- Text passage

— Start —

The values awarded for each of the selection criteria will be “locked in” or protected. The applicant will receive the value current on the day the application was submitted and the fees paid. This will occur regardless of the day on which paper screening or interview takes place. Should a subsequent change in the values occur which would be to the applicant's advantage, the applicant may receive the benefit of the additional points of assessment. The applicant will not suffer from any decrease in the value of any of the selection criteria.

    That has been the understanding that applicants, counsel, and people all around the world have relied on in the past. We urge you to maintain the status quo.

    A refund of money is absolutely not the answer. Applicants have waited years for their application and have put their lives on hold and changed their plans. So I urge the committee not to accept a simple refund, which would not be simple at all, as I'm sure Mendel will be getting into.

    With regard to what Mr. Lloyd has commented on, future retroactivity is a major problem. The act in section 55 specifically says: “For the purposes of Part 3”, which is the selection, “the requirements and criteria set out in sections 63 and 64 must be met at the time an application is made as well as at the time the permanent resident visa is issued”. Because it's not by regulation, the pass mark can change at any time. This means ongoing retroactivity, which is not good for stability or for Canada's future.

    With regard to skilled workers, when introducing the regulations the bureaucracy was very proud to say, we are now trying to select different types of immigrants. What do they mean by that? They refer to “the best and the brightest”. The coalition sees this term as being elitist in itself. It refers only to people with higher education. The way the criteria have been set out, with a pass mark of 80, it pretty much means someone with a bachelor's degree, a master's degree, or a PhD, and, as Warren also referred to, someone who meets the highest marks in all the selection criteria.

— End —

- Exercise requirements
a. From the passage on immigration selection criteria, reproduce word for word the stretch from "The values awarded" up to and including "of the selection criteria.".
b. Name every person the passage on immigration selection criteria mentions by name.

- Data supplied

— Start —

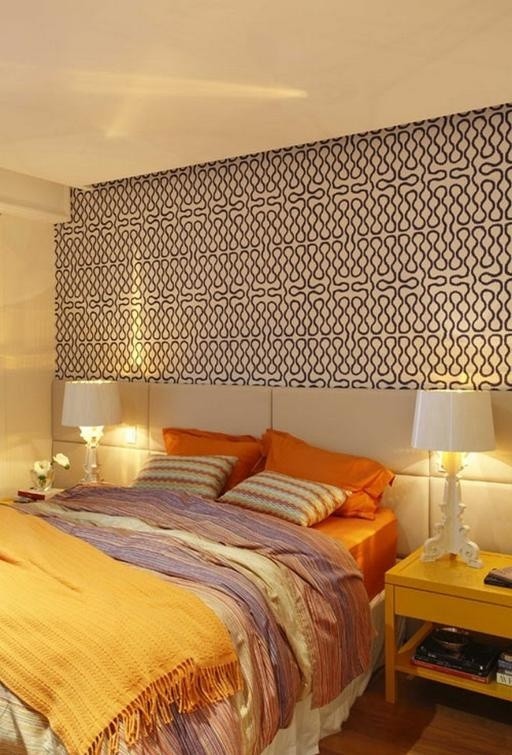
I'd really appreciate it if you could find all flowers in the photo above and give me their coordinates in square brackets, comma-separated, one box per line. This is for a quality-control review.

— End —
— Start —

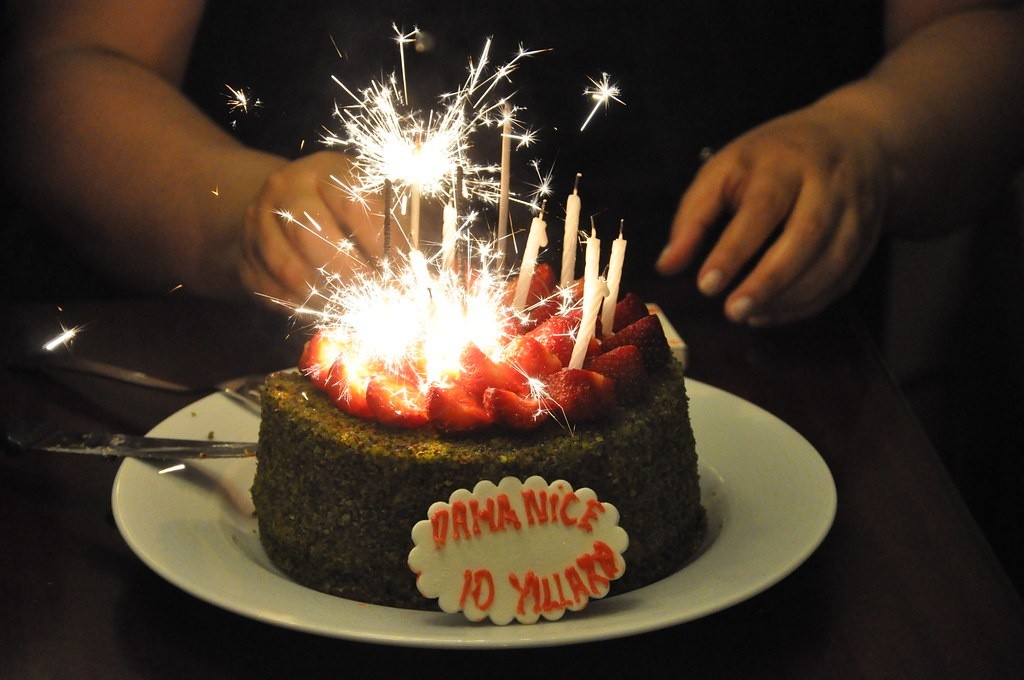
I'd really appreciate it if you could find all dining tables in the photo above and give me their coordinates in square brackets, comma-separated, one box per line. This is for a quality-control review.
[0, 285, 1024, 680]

— End —

- Expected responses
a.
The values awarded for each of the selection criteria will be “locked in” or protected. The applicant will receive the value current on the day the application was submitted and the fees paid. This will occur regardless of the day on which paper screening or interview takes place. Should a subsequent change in the values occur which would be to the applicant's advantage, the applicant may receive the benefit of the additional points of assessment. The applicant will not suffer from any decrease in the value of any of the selection criteria.

b. Mendel, Mr. Lloyd, Warren